Currently, the large amount of information that many companies receive today generates the need to find solutions that allow them to process all this information and make recommendations that allow end users to have a better experience. Recommendation systems solve the problem of infoxication or information overload. These systems perform various information processing and cleaning techniques to create a recommendation model that allows to recommend, predict tastes or products to users.
Inside the recommendation systems we find different approaches, however, the one that obtains the best results and is the most popular is the collaborative filtering. The objective of this work is to create a recommendation system based on collaborative filtering, adapted to a Big Data environment and using a cloud provider such as AWS. This objective arises from the current need of companies to have a robust infrastructure to process large amounts of information for their recommender systems.

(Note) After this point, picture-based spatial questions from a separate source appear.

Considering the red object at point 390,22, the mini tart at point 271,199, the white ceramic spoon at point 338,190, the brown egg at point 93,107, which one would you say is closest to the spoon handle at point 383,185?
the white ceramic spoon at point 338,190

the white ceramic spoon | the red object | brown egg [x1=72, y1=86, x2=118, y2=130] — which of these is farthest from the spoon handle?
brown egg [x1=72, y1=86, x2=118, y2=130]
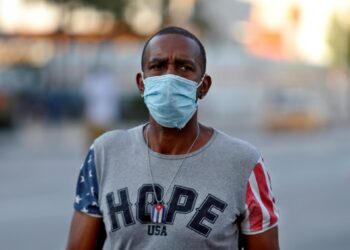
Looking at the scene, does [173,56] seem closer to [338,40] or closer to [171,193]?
[171,193]

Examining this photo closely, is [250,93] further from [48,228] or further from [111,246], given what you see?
[111,246]

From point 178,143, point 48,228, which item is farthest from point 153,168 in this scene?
point 48,228

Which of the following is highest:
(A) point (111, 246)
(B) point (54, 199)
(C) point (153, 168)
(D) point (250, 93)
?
(C) point (153, 168)

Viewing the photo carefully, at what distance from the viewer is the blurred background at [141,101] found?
13414 mm

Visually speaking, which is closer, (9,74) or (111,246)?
(111,246)

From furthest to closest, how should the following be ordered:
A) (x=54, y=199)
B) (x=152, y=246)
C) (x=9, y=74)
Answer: (x=9, y=74) < (x=54, y=199) < (x=152, y=246)

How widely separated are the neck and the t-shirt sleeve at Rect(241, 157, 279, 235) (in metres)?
0.24

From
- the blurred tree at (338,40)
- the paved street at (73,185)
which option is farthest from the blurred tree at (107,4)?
the blurred tree at (338,40)

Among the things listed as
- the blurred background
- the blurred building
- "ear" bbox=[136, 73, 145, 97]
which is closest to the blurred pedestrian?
the blurred background

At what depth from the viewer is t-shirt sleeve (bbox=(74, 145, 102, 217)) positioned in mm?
3385

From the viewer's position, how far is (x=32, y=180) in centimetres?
1703

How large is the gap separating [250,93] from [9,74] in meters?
15.0

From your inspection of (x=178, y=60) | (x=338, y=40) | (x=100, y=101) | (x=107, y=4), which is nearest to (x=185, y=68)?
(x=178, y=60)

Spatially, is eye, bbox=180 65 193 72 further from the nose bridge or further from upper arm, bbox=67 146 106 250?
upper arm, bbox=67 146 106 250
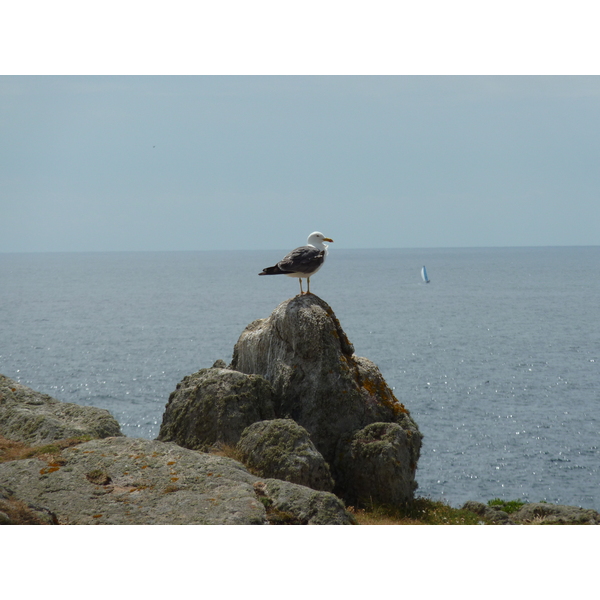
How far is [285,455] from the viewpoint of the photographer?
12.8m

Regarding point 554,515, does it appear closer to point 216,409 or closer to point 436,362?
point 216,409

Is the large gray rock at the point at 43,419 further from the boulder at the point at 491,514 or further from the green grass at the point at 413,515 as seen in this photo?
the boulder at the point at 491,514

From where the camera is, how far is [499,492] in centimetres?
2944

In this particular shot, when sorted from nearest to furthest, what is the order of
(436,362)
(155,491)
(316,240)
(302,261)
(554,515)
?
1. (155,491)
2. (302,261)
3. (316,240)
4. (554,515)
5. (436,362)

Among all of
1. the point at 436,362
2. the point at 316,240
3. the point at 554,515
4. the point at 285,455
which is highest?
the point at 316,240

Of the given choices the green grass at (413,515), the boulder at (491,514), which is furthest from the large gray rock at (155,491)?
the boulder at (491,514)

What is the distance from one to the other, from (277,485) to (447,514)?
665 centimetres

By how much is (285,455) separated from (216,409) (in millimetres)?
2530

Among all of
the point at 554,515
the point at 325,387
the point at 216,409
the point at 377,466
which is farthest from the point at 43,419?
the point at 554,515

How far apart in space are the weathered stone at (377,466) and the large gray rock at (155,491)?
420 cm

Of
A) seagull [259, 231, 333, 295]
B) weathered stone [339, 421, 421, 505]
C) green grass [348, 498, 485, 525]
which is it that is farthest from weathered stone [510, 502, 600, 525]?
seagull [259, 231, 333, 295]

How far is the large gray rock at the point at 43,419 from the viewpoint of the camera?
1395 cm

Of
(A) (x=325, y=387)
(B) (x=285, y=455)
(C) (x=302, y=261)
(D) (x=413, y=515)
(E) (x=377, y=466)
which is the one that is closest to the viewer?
(B) (x=285, y=455)

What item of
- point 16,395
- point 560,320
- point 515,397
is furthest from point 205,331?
point 16,395
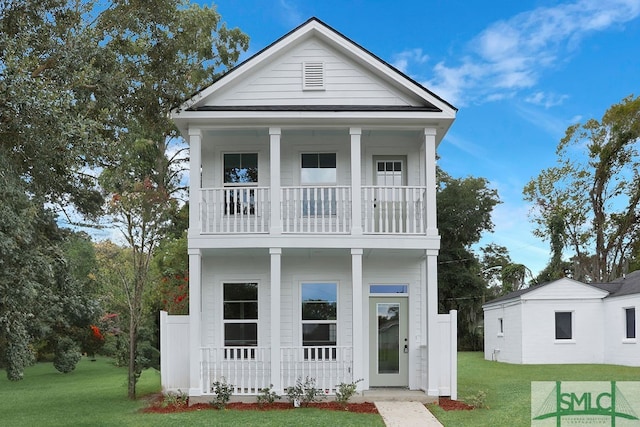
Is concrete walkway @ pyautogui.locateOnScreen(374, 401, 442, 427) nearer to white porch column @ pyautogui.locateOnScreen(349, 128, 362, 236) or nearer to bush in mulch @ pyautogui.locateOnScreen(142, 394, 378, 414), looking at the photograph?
bush in mulch @ pyautogui.locateOnScreen(142, 394, 378, 414)

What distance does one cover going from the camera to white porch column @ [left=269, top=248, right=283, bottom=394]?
12.6 m

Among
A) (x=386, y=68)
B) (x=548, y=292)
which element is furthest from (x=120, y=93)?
(x=548, y=292)

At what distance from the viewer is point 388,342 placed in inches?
554

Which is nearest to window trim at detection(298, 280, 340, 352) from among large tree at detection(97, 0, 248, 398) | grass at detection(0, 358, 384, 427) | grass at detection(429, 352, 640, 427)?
grass at detection(0, 358, 384, 427)

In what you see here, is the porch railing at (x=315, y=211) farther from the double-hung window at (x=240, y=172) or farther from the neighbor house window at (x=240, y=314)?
the neighbor house window at (x=240, y=314)

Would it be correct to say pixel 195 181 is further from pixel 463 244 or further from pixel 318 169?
pixel 463 244

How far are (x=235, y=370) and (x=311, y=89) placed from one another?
6.26 m

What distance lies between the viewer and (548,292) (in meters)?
23.3

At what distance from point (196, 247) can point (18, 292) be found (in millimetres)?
3982

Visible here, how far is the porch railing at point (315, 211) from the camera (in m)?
13.0

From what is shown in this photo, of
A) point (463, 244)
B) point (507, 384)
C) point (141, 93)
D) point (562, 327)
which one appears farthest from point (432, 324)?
point (463, 244)

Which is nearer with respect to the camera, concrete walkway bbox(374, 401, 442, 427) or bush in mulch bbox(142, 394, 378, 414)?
concrete walkway bbox(374, 401, 442, 427)

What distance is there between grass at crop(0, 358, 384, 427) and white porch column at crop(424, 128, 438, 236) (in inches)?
164

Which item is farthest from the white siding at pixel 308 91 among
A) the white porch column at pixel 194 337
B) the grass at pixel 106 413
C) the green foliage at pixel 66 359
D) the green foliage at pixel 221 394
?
the green foliage at pixel 66 359
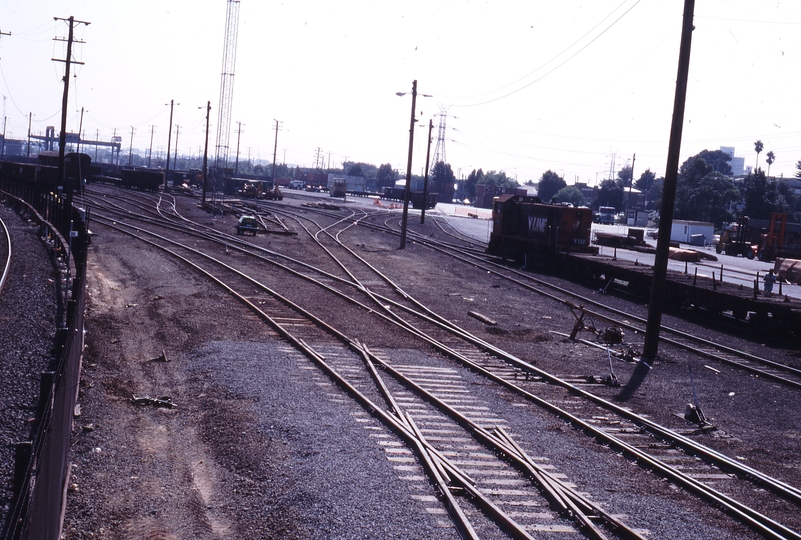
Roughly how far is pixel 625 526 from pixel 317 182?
133 m

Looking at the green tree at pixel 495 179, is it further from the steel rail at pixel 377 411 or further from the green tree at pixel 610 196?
the steel rail at pixel 377 411

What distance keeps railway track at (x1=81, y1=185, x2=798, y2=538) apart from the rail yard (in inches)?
1.3

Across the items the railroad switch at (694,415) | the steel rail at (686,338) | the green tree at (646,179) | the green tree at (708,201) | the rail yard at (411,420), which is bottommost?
the rail yard at (411,420)

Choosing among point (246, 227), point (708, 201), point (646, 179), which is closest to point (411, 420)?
point (246, 227)

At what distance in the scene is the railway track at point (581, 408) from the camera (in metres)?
8.09

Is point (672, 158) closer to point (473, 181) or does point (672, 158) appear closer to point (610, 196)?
point (610, 196)

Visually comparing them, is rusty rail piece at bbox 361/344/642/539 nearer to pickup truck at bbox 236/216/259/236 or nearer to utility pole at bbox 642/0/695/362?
utility pole at bbox 642/0/695/362

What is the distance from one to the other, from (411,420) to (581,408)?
3.07 meters

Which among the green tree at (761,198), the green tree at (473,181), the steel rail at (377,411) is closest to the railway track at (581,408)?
the steel rail at (377,411)

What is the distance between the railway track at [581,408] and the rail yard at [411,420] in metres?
0.03

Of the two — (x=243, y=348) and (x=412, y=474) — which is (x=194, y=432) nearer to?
(x=412, y=474)

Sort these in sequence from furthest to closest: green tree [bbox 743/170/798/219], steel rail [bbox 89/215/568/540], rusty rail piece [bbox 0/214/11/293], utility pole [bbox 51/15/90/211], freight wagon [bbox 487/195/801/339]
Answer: green tree [bbox 743/170/798/219] < utility pole [bbox 51/15/90/211] < freight wagon [bbox 487/195/801/339] < rusty rail piece [bbox 0/214/11/293] < steel rail [bbox 89/215/568/540]

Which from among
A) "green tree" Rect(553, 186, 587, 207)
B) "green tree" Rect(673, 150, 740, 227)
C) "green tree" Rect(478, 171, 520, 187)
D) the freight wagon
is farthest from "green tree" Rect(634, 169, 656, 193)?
the freight wagon

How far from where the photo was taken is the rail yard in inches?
279
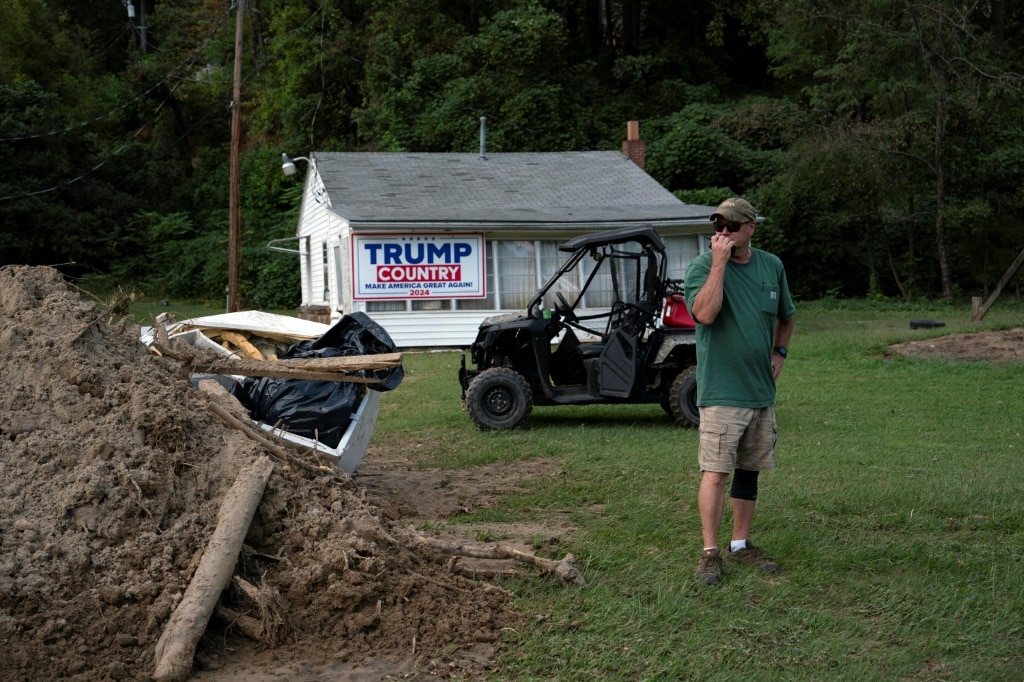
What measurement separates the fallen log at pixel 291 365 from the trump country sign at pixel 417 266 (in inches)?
547

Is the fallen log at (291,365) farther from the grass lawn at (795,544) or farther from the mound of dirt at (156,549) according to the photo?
the grass lawn at (795,544)

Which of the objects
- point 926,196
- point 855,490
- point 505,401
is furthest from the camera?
point 926,196

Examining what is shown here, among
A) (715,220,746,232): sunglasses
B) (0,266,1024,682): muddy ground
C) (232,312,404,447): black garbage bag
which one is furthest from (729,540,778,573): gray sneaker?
(232,312,404,447): black garbage bag

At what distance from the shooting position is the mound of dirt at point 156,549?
4090mm

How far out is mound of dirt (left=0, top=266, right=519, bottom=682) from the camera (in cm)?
409

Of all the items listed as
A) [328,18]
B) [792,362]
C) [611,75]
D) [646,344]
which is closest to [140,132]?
[328,18]

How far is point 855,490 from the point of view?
7137mm

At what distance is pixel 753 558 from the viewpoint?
17.6ft

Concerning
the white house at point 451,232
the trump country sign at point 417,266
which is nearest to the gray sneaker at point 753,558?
the white house at point 451,232

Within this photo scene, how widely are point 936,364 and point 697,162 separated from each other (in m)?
20.1

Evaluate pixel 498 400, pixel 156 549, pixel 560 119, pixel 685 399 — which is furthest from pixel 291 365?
pixel 560 119

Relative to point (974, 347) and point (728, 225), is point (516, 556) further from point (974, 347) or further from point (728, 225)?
point (974, 347)

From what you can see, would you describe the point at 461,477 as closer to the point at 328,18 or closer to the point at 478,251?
the point at 478,251

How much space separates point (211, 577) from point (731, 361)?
269 cm
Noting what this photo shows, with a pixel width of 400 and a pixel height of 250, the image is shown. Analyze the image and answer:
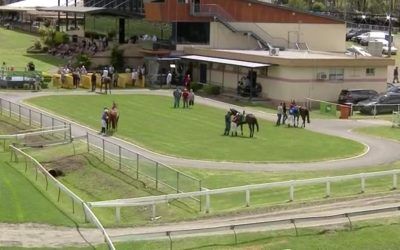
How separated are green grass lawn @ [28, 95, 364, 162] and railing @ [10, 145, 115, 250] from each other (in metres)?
5.82

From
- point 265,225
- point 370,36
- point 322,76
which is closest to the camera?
→ point 265,225

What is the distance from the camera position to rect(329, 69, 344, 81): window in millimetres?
55625

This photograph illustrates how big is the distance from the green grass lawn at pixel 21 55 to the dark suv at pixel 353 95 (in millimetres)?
27167

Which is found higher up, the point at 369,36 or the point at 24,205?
the point at 369,36

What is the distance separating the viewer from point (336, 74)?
183ft

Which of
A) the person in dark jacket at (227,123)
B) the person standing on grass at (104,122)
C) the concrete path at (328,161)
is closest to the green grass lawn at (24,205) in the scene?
the concrete path at (328,161)

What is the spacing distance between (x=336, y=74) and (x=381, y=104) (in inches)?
199

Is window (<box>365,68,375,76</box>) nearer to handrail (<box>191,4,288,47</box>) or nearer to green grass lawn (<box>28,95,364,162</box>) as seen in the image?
green grass lawn (<box>28,95,364,162</box>)

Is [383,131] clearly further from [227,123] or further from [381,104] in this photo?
[227,123]

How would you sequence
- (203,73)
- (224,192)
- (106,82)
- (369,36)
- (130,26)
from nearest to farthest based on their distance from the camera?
(224,192), (106,82), (203,73), (130,26), (369,36)

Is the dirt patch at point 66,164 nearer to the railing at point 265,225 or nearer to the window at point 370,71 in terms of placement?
the railing at point 265,225

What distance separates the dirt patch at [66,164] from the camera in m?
34.2

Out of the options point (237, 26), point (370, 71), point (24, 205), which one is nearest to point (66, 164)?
point (24, 205)

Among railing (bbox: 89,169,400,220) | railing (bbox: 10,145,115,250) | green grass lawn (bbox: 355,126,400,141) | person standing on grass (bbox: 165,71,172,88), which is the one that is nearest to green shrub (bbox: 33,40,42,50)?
person standing on grass (bbox: 165,71,172,88)
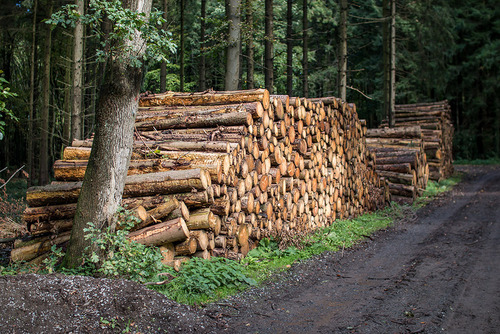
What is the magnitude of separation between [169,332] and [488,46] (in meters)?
32.3

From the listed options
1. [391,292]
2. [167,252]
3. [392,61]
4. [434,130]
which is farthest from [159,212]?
[434,130]

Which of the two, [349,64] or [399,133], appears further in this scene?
[349,64]

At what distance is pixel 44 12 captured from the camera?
16.3 m

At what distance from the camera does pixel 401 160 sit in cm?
1460

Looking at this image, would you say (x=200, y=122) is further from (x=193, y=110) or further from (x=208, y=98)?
(x=208, y=98)

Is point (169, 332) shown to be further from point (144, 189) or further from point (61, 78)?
point (61, 78)

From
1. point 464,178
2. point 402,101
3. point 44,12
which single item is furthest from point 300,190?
point 402,101

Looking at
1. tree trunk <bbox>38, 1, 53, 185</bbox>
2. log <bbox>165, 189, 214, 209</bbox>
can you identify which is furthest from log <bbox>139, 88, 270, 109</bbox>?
tree trunk <bbox>38, 1, 53, 185</bbox>

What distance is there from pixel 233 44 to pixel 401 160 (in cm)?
763

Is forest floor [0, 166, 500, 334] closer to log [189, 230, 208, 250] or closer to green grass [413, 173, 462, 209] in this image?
log [189, 230, 208, 250]

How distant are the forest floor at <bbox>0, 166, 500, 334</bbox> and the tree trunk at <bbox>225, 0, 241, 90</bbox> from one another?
6.62 metres

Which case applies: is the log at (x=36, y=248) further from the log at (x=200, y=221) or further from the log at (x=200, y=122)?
the log at (x=200, y=122)

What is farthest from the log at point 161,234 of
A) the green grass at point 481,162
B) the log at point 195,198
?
the green grass at point 481,162

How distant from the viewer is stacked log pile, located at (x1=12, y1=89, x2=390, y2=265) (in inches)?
227
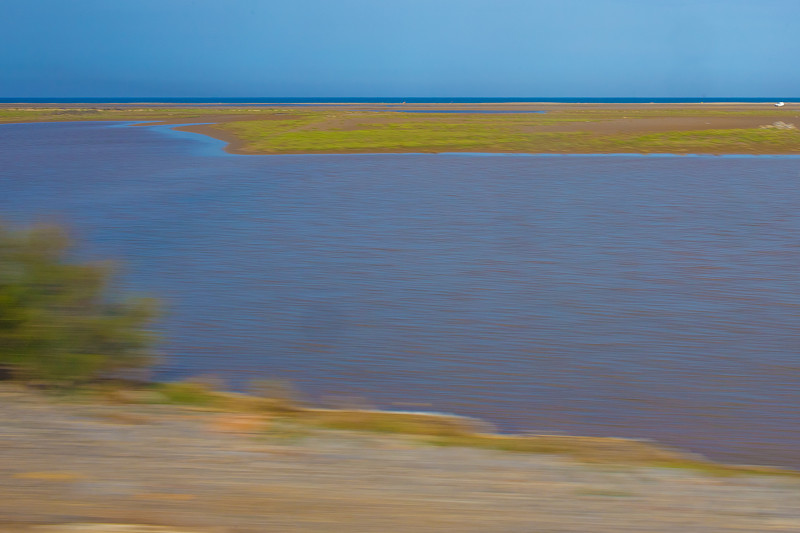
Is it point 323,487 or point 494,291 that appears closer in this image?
point 323,487

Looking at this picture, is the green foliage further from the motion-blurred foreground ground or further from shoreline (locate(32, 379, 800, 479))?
the motion-blurred foreground ground

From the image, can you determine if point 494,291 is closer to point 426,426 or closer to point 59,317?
point 426,426

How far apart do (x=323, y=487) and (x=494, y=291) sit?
21.2 feet

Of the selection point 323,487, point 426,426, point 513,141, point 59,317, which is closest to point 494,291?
point 426,426

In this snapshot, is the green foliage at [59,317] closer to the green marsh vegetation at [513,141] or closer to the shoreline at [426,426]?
the shoreline at [426,426]

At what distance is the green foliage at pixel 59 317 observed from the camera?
5.93m

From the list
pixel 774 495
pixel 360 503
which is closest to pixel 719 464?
pixel 774 495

The exponential growth of information means that today's recommender systems have to process millions of pieces of data. To perform this processing, high performance computing is needed to process the data and send it to the recommender system to provide results. The problem arises from the need to have a high computational power to process all this information. Currently, many recommender systems work with an infrastructure based on a non-distributed process.
The problem with these non-distributed recommender systems is that they do not make full use of all the resources of the equipment they have. In addition to this, being a non-distributed system, the information processing and recommendation time is quite high because everything is processed through a single task. This problem generates both time and money costs for companies that need to process millions of data.
One solution is to use a Big Data environment, in this case Apache Spark. In this case Apache Spark is a Big Data environment that allows processing a large amount of information in a distributed way, taking advantage of all the resources of the server.
Apache Spark needs several considerable computational resources such as memory, cpu, disk ... etc. One solution could be to buy a local server (on promise) that has the required features to run Apache Spark, taking into account the needs you have. However, this solution requires additional costs such as maintenance, support, security ... among others, which generates that this proposal is not so accepted.